AIM OF THE TASK: Rewrite the material below, substituting "camera position" for "camera viewpoint" and leaving everything else unchanged.

** BEGIN MATERIAL PROVIDED **

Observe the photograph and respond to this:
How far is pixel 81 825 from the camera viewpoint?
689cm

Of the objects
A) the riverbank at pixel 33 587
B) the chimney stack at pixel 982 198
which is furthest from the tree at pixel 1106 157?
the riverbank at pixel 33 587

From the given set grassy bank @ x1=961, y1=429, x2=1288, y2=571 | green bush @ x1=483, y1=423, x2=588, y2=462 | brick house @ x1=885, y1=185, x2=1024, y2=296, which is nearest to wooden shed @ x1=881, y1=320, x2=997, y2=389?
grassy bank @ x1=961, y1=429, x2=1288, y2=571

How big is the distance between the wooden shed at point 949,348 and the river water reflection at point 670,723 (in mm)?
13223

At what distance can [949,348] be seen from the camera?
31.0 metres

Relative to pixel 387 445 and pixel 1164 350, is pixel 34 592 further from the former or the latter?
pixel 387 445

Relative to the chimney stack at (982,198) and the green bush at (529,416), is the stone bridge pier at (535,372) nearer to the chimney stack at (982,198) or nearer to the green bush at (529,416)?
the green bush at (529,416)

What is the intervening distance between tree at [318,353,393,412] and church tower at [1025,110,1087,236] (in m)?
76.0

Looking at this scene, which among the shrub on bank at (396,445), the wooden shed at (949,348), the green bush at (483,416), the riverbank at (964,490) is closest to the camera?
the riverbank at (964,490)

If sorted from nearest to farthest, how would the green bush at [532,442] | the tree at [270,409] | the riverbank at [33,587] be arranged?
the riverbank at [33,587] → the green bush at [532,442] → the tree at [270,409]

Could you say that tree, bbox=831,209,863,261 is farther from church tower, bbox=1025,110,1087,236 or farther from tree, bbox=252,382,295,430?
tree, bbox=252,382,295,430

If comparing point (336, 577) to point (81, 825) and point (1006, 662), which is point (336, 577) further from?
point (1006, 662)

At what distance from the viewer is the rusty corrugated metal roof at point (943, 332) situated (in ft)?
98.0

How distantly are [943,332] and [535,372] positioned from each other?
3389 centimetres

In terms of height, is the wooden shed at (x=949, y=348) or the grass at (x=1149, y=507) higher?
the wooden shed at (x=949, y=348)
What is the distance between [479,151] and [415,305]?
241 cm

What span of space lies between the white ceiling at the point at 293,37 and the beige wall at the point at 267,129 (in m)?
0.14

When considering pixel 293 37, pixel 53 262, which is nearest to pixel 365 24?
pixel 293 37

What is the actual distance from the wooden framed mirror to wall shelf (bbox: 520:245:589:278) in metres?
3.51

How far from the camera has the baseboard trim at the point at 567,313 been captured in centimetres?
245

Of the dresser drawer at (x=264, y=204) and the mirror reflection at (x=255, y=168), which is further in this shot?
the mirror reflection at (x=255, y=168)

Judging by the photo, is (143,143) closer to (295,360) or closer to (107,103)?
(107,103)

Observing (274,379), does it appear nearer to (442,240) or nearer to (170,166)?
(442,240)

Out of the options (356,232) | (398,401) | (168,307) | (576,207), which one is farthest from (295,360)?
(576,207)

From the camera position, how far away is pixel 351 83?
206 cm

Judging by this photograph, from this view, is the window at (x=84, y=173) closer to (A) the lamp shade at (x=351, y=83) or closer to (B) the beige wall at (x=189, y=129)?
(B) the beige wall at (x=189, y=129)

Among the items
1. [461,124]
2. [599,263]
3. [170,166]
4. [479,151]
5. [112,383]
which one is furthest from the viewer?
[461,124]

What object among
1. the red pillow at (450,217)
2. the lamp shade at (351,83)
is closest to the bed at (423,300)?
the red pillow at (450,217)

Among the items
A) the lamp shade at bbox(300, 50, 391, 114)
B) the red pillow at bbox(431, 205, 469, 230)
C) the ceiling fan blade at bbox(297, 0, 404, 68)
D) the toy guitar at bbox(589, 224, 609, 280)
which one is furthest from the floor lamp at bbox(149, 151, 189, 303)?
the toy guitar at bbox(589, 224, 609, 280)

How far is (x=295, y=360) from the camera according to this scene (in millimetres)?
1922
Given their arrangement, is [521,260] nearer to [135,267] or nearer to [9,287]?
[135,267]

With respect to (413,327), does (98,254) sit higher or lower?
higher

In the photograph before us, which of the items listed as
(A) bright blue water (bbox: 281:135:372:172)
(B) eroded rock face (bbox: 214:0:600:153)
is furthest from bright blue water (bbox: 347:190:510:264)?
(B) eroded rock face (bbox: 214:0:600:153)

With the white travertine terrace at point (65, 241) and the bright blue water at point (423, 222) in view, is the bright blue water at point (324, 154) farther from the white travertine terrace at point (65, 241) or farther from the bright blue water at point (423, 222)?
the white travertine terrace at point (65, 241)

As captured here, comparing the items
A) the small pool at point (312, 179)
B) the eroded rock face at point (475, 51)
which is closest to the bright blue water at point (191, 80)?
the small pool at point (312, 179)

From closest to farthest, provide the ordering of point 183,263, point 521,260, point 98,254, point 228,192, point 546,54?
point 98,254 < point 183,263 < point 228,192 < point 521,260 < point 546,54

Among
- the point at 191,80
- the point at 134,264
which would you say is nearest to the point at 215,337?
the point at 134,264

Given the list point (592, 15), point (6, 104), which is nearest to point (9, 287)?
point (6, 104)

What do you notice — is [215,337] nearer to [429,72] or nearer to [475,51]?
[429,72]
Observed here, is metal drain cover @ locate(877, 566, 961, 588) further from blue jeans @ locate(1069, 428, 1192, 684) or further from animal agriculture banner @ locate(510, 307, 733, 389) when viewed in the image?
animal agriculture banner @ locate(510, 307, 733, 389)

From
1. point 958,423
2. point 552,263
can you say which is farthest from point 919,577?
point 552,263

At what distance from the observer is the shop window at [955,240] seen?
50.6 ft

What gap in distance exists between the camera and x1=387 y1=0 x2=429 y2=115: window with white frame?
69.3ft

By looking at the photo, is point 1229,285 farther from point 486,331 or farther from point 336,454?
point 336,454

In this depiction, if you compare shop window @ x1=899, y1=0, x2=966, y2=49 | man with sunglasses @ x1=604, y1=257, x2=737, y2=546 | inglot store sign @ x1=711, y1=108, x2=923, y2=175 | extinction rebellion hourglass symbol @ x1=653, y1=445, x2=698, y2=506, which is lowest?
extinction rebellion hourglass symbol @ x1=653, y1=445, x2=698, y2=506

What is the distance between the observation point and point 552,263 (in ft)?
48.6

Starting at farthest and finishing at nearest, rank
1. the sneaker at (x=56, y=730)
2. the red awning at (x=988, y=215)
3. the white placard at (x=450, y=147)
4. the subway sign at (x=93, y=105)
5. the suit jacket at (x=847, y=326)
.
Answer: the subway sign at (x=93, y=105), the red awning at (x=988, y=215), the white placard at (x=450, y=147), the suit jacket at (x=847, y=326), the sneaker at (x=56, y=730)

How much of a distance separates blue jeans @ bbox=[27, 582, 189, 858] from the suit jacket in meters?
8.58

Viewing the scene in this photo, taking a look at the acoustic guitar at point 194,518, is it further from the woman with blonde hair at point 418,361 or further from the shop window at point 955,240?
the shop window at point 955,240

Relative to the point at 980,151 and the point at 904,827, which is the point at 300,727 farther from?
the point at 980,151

** END MATERIAL PROVIDED **

WRITTEN ANSWER:
Observe the photograph and respond to this:
How far is pixel 81 825 from the camera position?
689cm

Of the objects
A) the riverbank at pixel 33 587
B) the chimney stack at pixel 982 198
which is furthest from the tree at pixel 1106 157?
the riverbank at pixel 33 587

From the given set grassy bank @ x1=961, y1=429, x2=1288, y2=571 | green bush @ x1=483, y1=423, x2=588, y2=462 | brick house @ x1=885, y1=185, x2=1024, y2=296, which is nearest to wooden shed @ x1=881, y1=320, x2=997, y2=389?
grassy bank @ x1=961, y1=429, x2=1288, y2=571

How big is the distance between the wooden shed at point 949,348 and the river water reflection at point 670,723 (in mm)?
13223

At what distance can [949,348] be seen from the camera?
31.0 metres

Relative to pixel 387 445 and pixel 1164 350, is pixel 34 592 further from the former or the latter?
pixel 387 445

Relative to the chimney stack at (982,198) and the green bush at (529,416), is the stone bridge pier at (535,372) nearer to the chimney stack at (982,198) or nearer to the green bush at (529,416)?
the green bush at (529,416)

What is the intervening distance between tree at [318,353,393,412] and church tower at [1025,110,1087,236] (in m)?
76.0

Looking at this scene, which among the shrub on bank at (396,445), the wooden shed at (949,348), the green bush at (483,416), the riverbank at (964,490) is closest to the camera?
the riverbank at (964,490)

If sorted from nearest to farthest, how would the green bush at [532,442] | the tree at [270,409] | the riverbank at [33,587] be arranged?
the riverbank at [33,587] → the green bush at [532,442] → the tree at [270,409]

Could you say that tree, bbox=831,209,863,261 is farther from church tower, bbox=1025,110,1087,236 or farther from tree, bbox=252,382,295,430?
tree, bbox=252,382,295,430

If comparing point (336, 577) to point (81, 825) and point (1006, 662), which is point (336, 577) further from?
point (1006, 662)

At what distance from the viewer is the rusty corrugated metal roof at point (943, 332) situated (in ft)?
98.0

How distantly are [943,332] and [535,372] positioned from each other?
3389 centimetres

In terms of height, is the wooden shed at (x=949, y=348) or the grass at (x=1149, y=507) higher?
the wooden shed at (x=949, y=348)
What is the distance between [479,151] and [415,305]?
241 cm

What span of space lies between the white ceiling at the point at 293,37 and the beige wall at the point at 267,129 (in m)?
0.14

When considering pixel 293 37, pixel 53 262, which is nearest to pixel 365 24?
pixel 293 37

What is the actual distance from the wooden framed mirror to wall shelf (bbox: 520:245:589:278) in metres?
3.51

How far from the camera has the baseboard trim at the point at 567,313 been captured in centimetres?
245

Of the dresser drawer at (x=264, y=204) and the mirror reflection at (x=255, y=168), which is further in this shot?
the mirror reflection at (x=255, y=168)

Judging by the photo, is (143,143) closer to (295,360) or closer to (107,103)?
(107,103)

Observing (274,379), does it appear nearer to (442,240) or nearer to (170,166)?
(442,240)

Out of the options (356,232) | (398,401) | (168,307) | (576,207), which one is farthest from (295,360)?
(576,207)

From the camera position, how far away is pixel 351 83?
206 cm

Judging by this photograph, from this view, is the window at (x=84, y=173) closer to (A) the lamp shade at (x=351, y=83) or closer to (B) the beige wall at (x=189, y=129)?
(B) the beige wall at (x=189, y=129)

Among the items
1. [461,124]
2. [599,263]
3. [170,166]
4. [479,151]
5. [112,383]
which one is furthest from the viewer?
[461,124]

What object among
1. the red pillow at (450,217)
2. the lamp shade at (351,83)
is closest to the bed at (423,300)?
the red pillow at (450,217)

Among the items
A) the lamp shade at bbox(300, 50, 391, 114)
B) the red pillow at bbox(431, 205, 469, 230)
C) the ceiling fan blade at bbox(297, 0, 404, 68)
D) the toy guitar at bbox(589, 224, 609, 280)
which one is furthest from the floor lamp at bbox(149, 151, 189, 303)?
the toy guitar at bbox(589, 224, 609, 280)

How far is (x=295, y=360) from the camera according to this scene (in millimetres)?
1922
Given their arrangement, is [521,260] nearer to [135,267] or nearer to [9,287]?
[135,267]

With respect to (413,327), does (98,254) sit higher or lower?
higher

In the photograph before us, which of the items listed as
(A) bright blue water (bbox: 281:135:372:172)
(B) eroded rock face (bbox: 214:0:600:153)
is furthest from bright blue water (bbox: 347:190:510:264)?
(B) eroded rock face (bbox: 214:0:600:153)

With the white travertine terrace at point (65, 241) and the bright blue water at point (423, 222) in view, is the bright blue water at point (324, 154) farther from the white travertine terrace at point (65, 241) or farther from the bright blue water at point (423, 222)?
the white travertine terrace at point (65, 241)

As captured here, comparing the items
A) the small pool at point (312, 179)
B) the eroded rock face at point (475, 51)
which is closest to the bright blue water at point (191, 80)?
the small pool at point (312, 179)

From closest to farthest, provide the ordering of point 183,263, point 521,260, point 98,254, point 228,192, point 546,54?
point 98,254 < point 183,263 < point 228,192 < point 521,260 < point 546,54

Among
- the point at 191,80
- the point at 134,264
which would you say is nearest to the point at 215,337?
the point at 134,264

Given the list point (592, 15), point (6, 104), which is nearest to point (9, 287)?
point (6, 104)

What do you notice — is [215,337] nearer to [429,72] or nearer to [475,51]?
[429,72]
Observed here, is metal drain cover @ locate(877, 566, 961, 588) further from blue jeans @ locate(1069, 428, 1192, 684) or further from animal agriculture banner @ locate(510, 307, 733, 389) when viewed in the image?
animal agriculture banner @ locate(510, 307, 733, 389)

From
1. point 958,423
2. point 552,263
can you say which is farthest from point 919,577?
point 552,263

At what distance from the observer is the shop window at [955,240] seen?
50.6 ft

What gap in distance exists between the camera and x1=387 y1=0 x2=429 y2=115: window with white frame?
69.3ft

By looking at the photo, is point 1229,285 farther from point 486,331 or farther from point 336,454?
point 336,454

In this depiction, if you compare shop window @ x1=899, y1=0, x2=966, y2=49 | man with sunglasses @ x1=604, y1=257, x2=737, y2=546 | inglot store sign @ x1=711, y1=108, x2=923, y2=175 | extinction rebellion hourglass symbol @ x1=653, y1=445, x2=698, y2=506, which is lowest?
extinction rebellion hourglass symbol @ x1=653, y1=445, x2=698, y2=506

What is the distance between the observation point and point 552,263 (in ft)?
48.6

Starting at farthest and finishing at nearest, rank
1. the sneaker at (x=56, y=730)
2. the red awning at (x=988, y=215)
3. the white placard at (x=450, y=147)
4. the subway sign at (x=93, y=105)
5. the suit jacket at (x=847, y=326)
.
Answer: the subway sign at (x=93, y=105), the red awning at (x=988, y=215), the white placard at (x=450, y=147), the suit jacket at (x=847, y=326), the sneaker at (x=56, y=730)

How much of a distance separates blue jeans @ bbox=[27, 582, 189, 858] from the suit jacket in meters?
8.58

Viewing the scene in this photo, taking a look at the acoustic guitar at point 194,518, is it further from the woman with blonde hair at point 418,361 or further from the shop window at point 955,240?
the shop window at point 955,240

Relative to the point at 980,151 and the point at 904,827, which is the point at 300,727 farther from?
the point at 980,151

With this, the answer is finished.